When to Bring in Engineers
If your Help Scout account has more than a few thousand conversations, the API-based export becomes a legitimate engineering project. Token management, rate-limit throttling, attachment download and re-association, inline image handling, and data validation all take time to get right — and they all have failure modes that silently corrupt your data.
If you only need a report export, do it yourself. If you only need a BI feed, use an ETL tool. But if you need a defensible dataset that another system can actually ingest without losing context, get engineers involved.
At ClonePartner, we have run hundreds of helpdesk migrations, including many from Help Scout. We handle the full extraction pipeline — API orchestration, attachment management, thread-level fidelity, and field mapping to your target platform — with zero downtime guaranteed. If you would rather not spend two weeks writing and debugging export scripts, we will have your data out in days.
For a deeper look at how we approach helpdesk moves, see How We Run Migrations at ClonePartner.
Frequently Asked Questions
- Can you export full conversations from Help Scout as CSV?
- The UI report export produces CSV/XLSX files with conversation metadata (subject, status, dates, tags) but explicitly excludes message thread contents, reply bodies, and internal notes. To get full conversation text, you must use the Help Scout Inbox API.
- What are Help Scout's API rate limits?
- The Inbox API allows 200 requests/min on Standard, 400/min on Plus, and 800/min on Pro. Write requests count double. All API keys on the same account share the same budget. Plus plans can add a rate limit increase add-on for $100/month. List Conversations pages at 25 records; most other list endpoints page at 50.

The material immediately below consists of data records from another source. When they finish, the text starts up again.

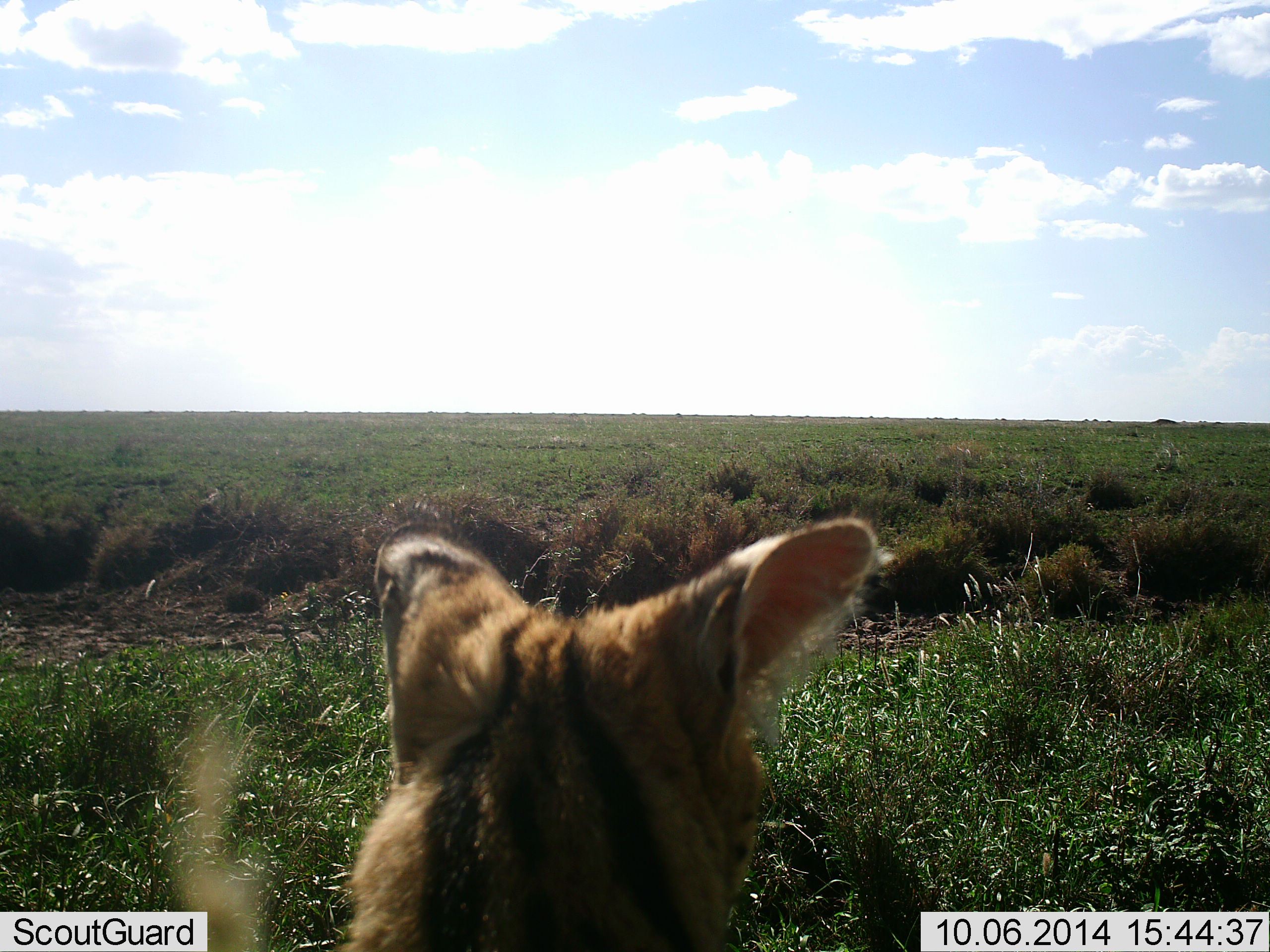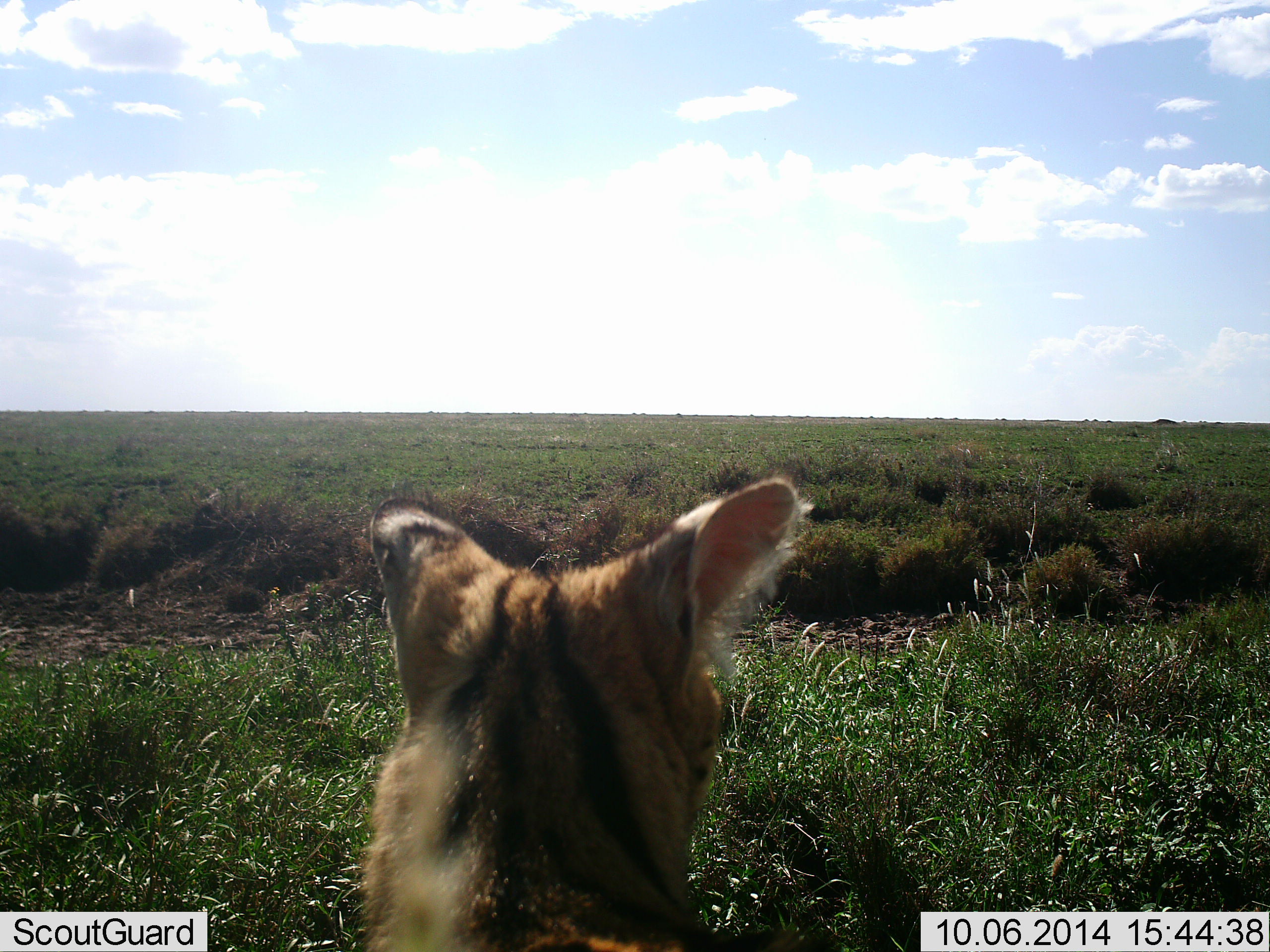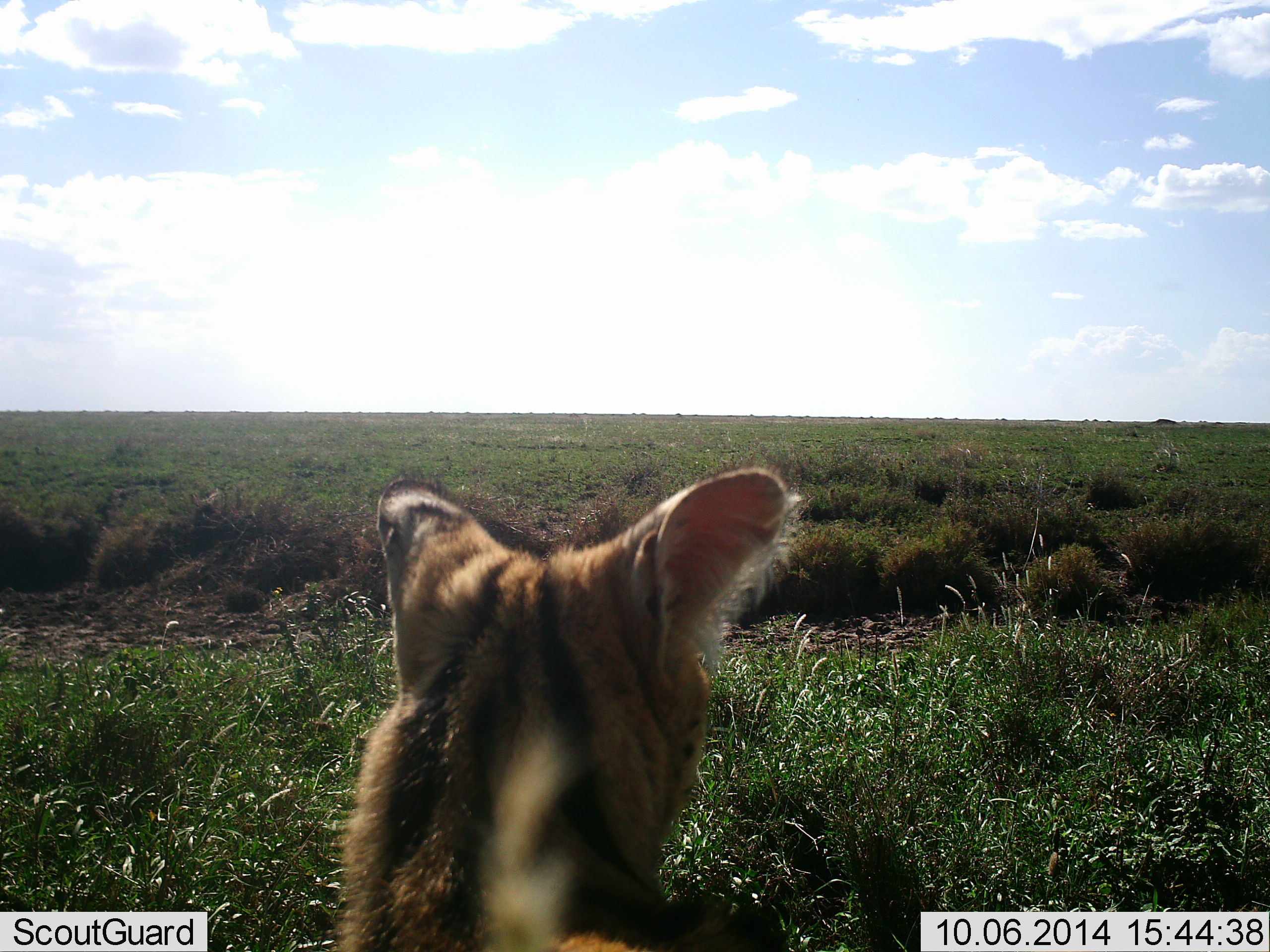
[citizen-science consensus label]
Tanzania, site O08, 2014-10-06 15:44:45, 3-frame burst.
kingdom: Animalia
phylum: Chordata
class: Mammalia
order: Carnivora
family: Felidae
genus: Leptailurus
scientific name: Leptailurus serval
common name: serval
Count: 1.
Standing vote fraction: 70%.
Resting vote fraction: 20%.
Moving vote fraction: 10%.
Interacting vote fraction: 0%.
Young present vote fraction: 0%.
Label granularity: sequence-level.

- How do I export customers from Help Scout?
- There is no self-service customer export in the UI. You can request a CSV of names and emails from Help Scout support (no conversation history included), or use the Inbox API's /v2/customers or /v3/customers endpoints to programmatically extract full customer profiles with phone numbers, properties, and conversation counts.
- Do Help Scout API access tokens expire?
- Yes. Help Scout OAuth access tokens expire after 48 hours (172800 seconds). You must implement token refresh logic for any export that takes longer or runs on a schedule. The Client Credentials flow lets you request a new token directly; the Authorization Code flow requires persisting and using a refresh token.
- Can you export Help Scout knowledge base articles?
- Yes, using the separate Docs API (not the Inbox API). It uses API key authentication via HTTP Basic Auth, returns article content as HTML, and is rate-limited per 10-minute window based on your number of Docs sites. Images within articles are hosted on Help Scout's CDN and must be downloaded separately.